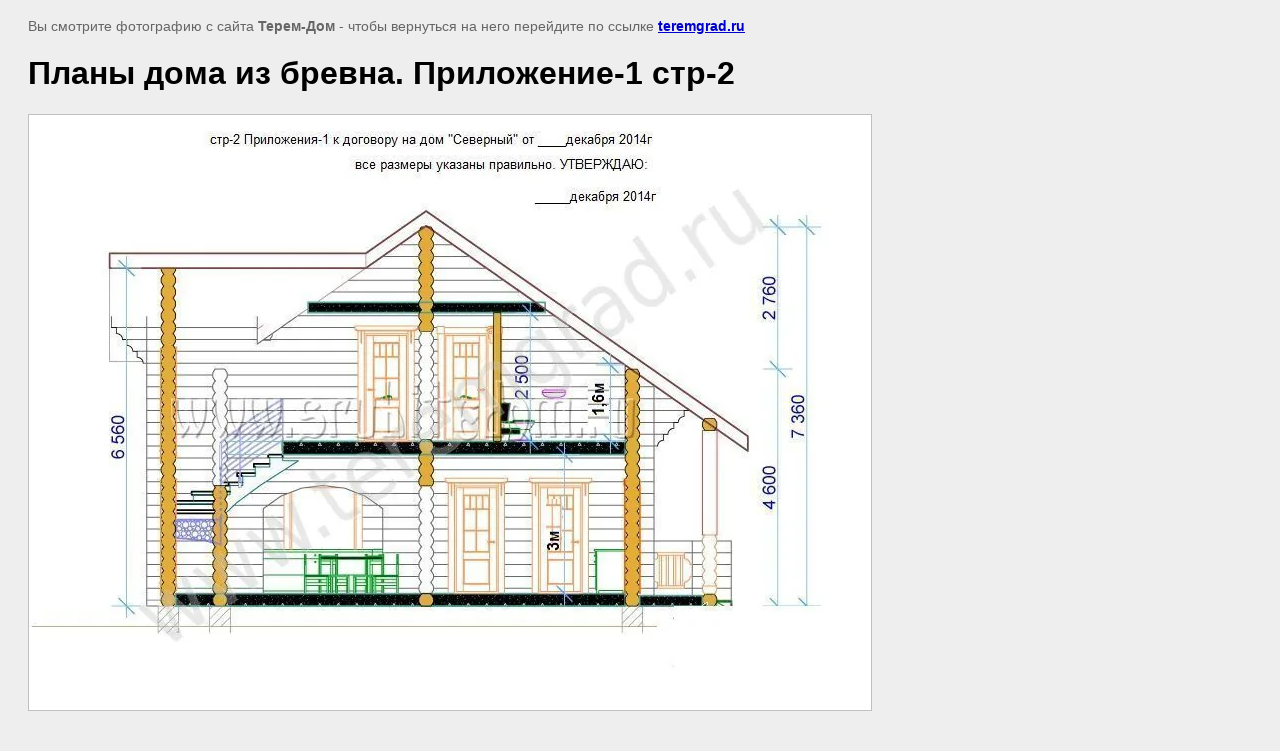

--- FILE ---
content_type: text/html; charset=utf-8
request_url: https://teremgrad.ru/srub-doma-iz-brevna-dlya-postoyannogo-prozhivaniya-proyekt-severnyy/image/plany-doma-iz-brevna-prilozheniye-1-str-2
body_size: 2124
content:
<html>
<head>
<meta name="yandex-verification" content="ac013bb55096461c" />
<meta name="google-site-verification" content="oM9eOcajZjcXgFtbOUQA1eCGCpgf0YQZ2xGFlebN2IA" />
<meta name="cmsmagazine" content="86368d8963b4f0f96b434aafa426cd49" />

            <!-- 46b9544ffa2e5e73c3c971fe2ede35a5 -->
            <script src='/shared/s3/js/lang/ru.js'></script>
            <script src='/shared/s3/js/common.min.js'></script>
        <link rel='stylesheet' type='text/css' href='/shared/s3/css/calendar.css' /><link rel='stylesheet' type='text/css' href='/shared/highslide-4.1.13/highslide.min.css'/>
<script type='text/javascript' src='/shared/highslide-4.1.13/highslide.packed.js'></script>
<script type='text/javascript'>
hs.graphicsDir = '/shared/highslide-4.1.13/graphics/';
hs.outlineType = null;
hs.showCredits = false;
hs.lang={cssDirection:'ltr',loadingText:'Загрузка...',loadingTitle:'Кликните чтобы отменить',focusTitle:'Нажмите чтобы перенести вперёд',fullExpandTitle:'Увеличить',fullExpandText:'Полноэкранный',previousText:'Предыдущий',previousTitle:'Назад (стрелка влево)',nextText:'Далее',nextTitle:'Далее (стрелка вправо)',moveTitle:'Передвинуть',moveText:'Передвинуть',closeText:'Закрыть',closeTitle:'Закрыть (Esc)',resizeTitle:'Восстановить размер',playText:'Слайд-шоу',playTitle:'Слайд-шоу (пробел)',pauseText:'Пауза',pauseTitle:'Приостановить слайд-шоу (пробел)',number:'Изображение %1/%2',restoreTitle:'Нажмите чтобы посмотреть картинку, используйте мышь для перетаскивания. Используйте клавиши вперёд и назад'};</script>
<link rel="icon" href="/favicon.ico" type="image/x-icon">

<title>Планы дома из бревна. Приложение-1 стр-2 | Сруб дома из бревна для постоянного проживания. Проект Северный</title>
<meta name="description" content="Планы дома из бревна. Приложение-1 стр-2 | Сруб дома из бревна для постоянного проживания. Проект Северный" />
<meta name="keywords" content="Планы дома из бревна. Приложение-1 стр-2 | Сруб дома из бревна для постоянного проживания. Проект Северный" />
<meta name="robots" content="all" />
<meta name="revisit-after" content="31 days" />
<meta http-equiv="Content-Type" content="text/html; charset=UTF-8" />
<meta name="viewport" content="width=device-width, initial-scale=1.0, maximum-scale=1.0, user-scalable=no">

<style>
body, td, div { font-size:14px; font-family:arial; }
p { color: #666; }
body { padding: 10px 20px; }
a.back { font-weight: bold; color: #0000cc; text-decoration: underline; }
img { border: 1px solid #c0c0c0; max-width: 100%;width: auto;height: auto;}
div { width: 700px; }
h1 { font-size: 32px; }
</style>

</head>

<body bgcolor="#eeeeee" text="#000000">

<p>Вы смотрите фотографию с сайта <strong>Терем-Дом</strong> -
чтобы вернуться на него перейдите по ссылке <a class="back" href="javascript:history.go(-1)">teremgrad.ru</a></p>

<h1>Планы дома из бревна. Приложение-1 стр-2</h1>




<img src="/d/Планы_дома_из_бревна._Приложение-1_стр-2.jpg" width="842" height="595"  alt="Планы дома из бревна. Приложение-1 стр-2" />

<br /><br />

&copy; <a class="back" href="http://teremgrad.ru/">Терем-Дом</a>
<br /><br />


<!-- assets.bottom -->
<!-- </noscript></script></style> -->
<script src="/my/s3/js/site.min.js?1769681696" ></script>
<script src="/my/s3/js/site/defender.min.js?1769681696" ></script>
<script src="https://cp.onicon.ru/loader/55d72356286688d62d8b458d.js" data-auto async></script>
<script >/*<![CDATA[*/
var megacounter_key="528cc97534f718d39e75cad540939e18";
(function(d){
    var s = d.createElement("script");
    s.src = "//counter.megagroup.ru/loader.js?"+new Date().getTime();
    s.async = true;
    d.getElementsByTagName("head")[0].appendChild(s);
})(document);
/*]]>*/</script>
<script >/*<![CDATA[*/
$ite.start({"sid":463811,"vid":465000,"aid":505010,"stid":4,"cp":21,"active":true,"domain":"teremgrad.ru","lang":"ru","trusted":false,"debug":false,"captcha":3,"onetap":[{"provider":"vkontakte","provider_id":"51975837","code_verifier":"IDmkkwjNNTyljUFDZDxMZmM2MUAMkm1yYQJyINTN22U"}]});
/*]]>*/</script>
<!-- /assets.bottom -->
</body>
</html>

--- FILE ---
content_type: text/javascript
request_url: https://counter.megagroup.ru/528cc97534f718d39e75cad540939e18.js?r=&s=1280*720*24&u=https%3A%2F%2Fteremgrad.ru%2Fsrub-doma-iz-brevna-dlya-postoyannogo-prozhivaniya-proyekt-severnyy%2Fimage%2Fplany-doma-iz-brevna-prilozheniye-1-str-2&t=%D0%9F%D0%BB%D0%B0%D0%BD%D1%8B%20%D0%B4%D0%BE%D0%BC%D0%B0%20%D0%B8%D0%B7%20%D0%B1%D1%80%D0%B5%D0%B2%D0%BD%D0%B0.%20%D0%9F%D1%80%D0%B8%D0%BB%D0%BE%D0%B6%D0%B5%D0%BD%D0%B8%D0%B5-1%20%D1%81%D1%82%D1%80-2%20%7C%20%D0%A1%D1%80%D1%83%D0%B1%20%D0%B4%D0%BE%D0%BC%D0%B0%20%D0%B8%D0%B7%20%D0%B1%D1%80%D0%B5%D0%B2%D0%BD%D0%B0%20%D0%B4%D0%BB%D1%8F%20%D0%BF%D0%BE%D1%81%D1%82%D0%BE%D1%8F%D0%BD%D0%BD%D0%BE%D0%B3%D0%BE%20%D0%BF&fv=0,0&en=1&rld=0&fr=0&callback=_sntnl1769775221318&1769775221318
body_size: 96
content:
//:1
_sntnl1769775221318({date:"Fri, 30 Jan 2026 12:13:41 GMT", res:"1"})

------------------------

**Required action**
Give every entry above again, exactly, and keep all pictures out of it.

**Problem solution**
--- FILE ---
content_type: text/html; charset=utf-8
request_url: https://teremgrad.ru/srub-doma-iz-brevna-dlya-postoyannogo-prozhivaniya-proyekt-severnyy/image/plany-doma-iz-brevna-prilozheniye-1-str-2
body_size: 2124
content:
<html>
<head>
<meta name="yandex-verification" content="ac013bb55096461c" />
<meta name="google-site-verification" content="oM9eOcajZjcXgFtbOUQA1eCGCpgf0YQZ2xGFlebN2IA" />
<meta name="cmsmagazine" content="86368d8963b4f0f96b434aafa426cd49" />

            <!-- 46b9544ffa2e5e73c3c971fe2ede35a5 -->
            <script src='/shared/s3/js/lang/ru.js'></script>
            <script src='/shared/s3/js/common.min.js'></script>
        <link rel='stylesheet' type='text/css' href='/shared/s3/css/calendar.css' /><link rel='stylesheet' type='text/css' href='/shared/highslide-4.1.13/highslide.min.css'/>
<script type='text/javascript' src='/shared/highslide-4.1.13/highslide.packed.js'></script>
<script type='text/javascript'>
hs.graphicsDir = '/shared/highslide-4.1.13/graphics/';
hs.outlineType = null;
hs.showCredits = false;
hs.lang={cssDirection:'ltr',loadingText:'Загрузка...',loadingTitle:'Кликните чтобы отменить',focusTitle:'Нажмите чтобы перенести вперёд',fullExpandTitle:'Увеличить',fullExpandText:'Полноэкранный',previousText:'Предыдущий',previousTitle:'Назад (стрелка влево)',nextText:'Далее',nextTitle:'Далее (стрелка вправо)',moveTitle:'Передвинуть',moveText:'Передвинуть',closeText:'Закрыть',closeTitle:'Закрыть (Esc)',resizeTitle:'Восстановить размер',playText:'Слайд-шоу',playTitle:'Слайд-шоу (пробел)',pauseText:'Пауза',pauseTitle:'Приостановить слайд-шоу (пробел)',number:'Изображение %1/%2',restoreTitle:'Нажмите чтобы посмотреть картинку, используйте мышь для перетаскивания. Используйте клавиши вперёд и назад'};</script>
<link rel="icon" href="/favicon.ico" type="image/x-icon">

<title>Планы дома из бревна. Приложение-1 стр-2 | Сруб дома из бревна для постоянного проживания. Проект Северный</title>
<meta name="description" content="Планы дома из бревна. Приложение-1 стр-2 | Сруб дома из бревна для постоянного проживания. Проект Северный" />
<meta name="keywords" content="Планы дома из бревна. Приложение-1 стр-2 | Сруб дома из бревна для постоянного проживания. Проект Северный" />
<meta name="robots" content="all" />
<meta name="revisit-after" content="31 days" />
<meta http-equiv="Content-Type" content="text/html; charset=UTF-8" />
<meta name="viewport" content="width=device-width, initial-scale=1.0, maximum-scale=1.0, user-scalable=no">

<style>
body, td, div { font-size:14px; font-family:arial; }
p { color: #666; }
body { padding: 10px 20px; }
a.back { font-weight: bold; color: #0000cc; text-decoration: underline; }
img { border: 1px solid #c0c0c0; max-width: 100%;width: auto;height: auto;}
div { width: 700px; }
h1 { font-size: 32px; }
</style>

</head>

<body bgcolor="#eeeeee" text="#000000">

<p>Вы смотрите фотографию с сайта <strong>Терем-Дом</strong> -
чтобы вернуться на него перейдите по ссылке <a class="back" href="javascript:history.go(-1)">teremgrad.ru</a></p>

<h1>Планы дома из бревна. Приложение-1 стр-2</h1>




<img src="/d/Планы_дома_из_бревна._Приложение-1_стр-2.jpg" width="842" height="595"  alt="Планы дома из бревна. Приложение-1 стр-2" />

<br /><br />

&copy; <a class="back" href="http://teremgrad.ru/">Терем-Дом</a>
<br /><br />


<!-- assets.bottom -->
<!-- </noscript></script></style> -->
<script src="/my/s3/js/site.min.js?1769681696" ></script>
<script src="/my/s3/js/site/defender.min.js?1769681696" ></script>
<script src="https://cp.onicon.ru/loader/55d72356286688d62d8b458d.js" data-auto async></script>
<script >/*<![CDATA[*/
var megacounter_key="528cc97534f718d39e75cad540939e18";
(function(d){
    var s = d.createElement("script");
    s.src = "//counter.megagroup.ru/loader.js?"+new Date().getTime();
    s.async = true;
    d.getElementsByTagName("head")[0].appendChild(s);
})(document);
/*]]>*/</script>
<script >/*<![CDATA[*/
$ite.start({"sid":463811,"vid":465000,"aid":505010,"stid":4,"cp":21,"active":true,"domain":"teremgrad.ru","lang":"ru","trusted":false,"debug":false,"captcha":3,"onetap":[{"provider":"vkontakte","provider_id":"51975837","code_verifier":"IDmkkwjNNTyljUFDZDxMZmM2MUAMkm1yYQJyINTN22U"}]});
/*]]>*/</script>
<!-- /assets.bottom -->
</body>
</html>

--- FILE ---
content_type: text/javascript
request_url: https://counter.megagroup.ru/528cc97534f718d39e75cad540939e18.js?r=&s=1280*720*24&u=https%3A%2F%2Fteremgrad.ru%2Fsrub-doma-iz-brevna-dlya-postoyannogo-prozhivaniya-proyekt-severnyy%2Fimage%2Fplany-doma-iz-brevna-prilozheniye-1-str-2&t=%D0%9F%D0%BB%D0%B0%D0%BD%D1%8B%20%D0%B4%D0%BE%D0%BC%D0%B0%20%D0%B8%D0%B7%20%D0%B1%D1%80%D0%B5%D0%B2%D0%BD%D0%B0.%20%D0%9F%D1%80%D0%B8%D0%BB%D0%BE%D0%B6%D0%B5%D0%BD%D0%B8%D0%B5-1%20%D1%81%D1%82%D1%80-2%20%7C%20%D0%A1%D1%80%D1%83%D0%B1%20%D0%B4%D0%BE%D0%BC%D0%B0%20%D0%B8%D0%B7%20%D0%B1%D1%80%D0%B5%D0%B2%D0%BD%D0%B0%20%D0%B4%D0%BB%D1%8F%20%D0%BF%D0%BE%D1%81%D1%82%D0%BE%D1%8F%D0%BD%D0%BD%D0%BE%D0%B3%D0%BE%20%D0%BF&fv=0,0&en=1&rld=0&fr=0&callback=_sntnl1769775221318&1769775221318
body_size: 96
content:
//:1
_sntnl1769775221318({date:"Fri, 30 Jan 2026 12:13:41 GMT", res:"1"})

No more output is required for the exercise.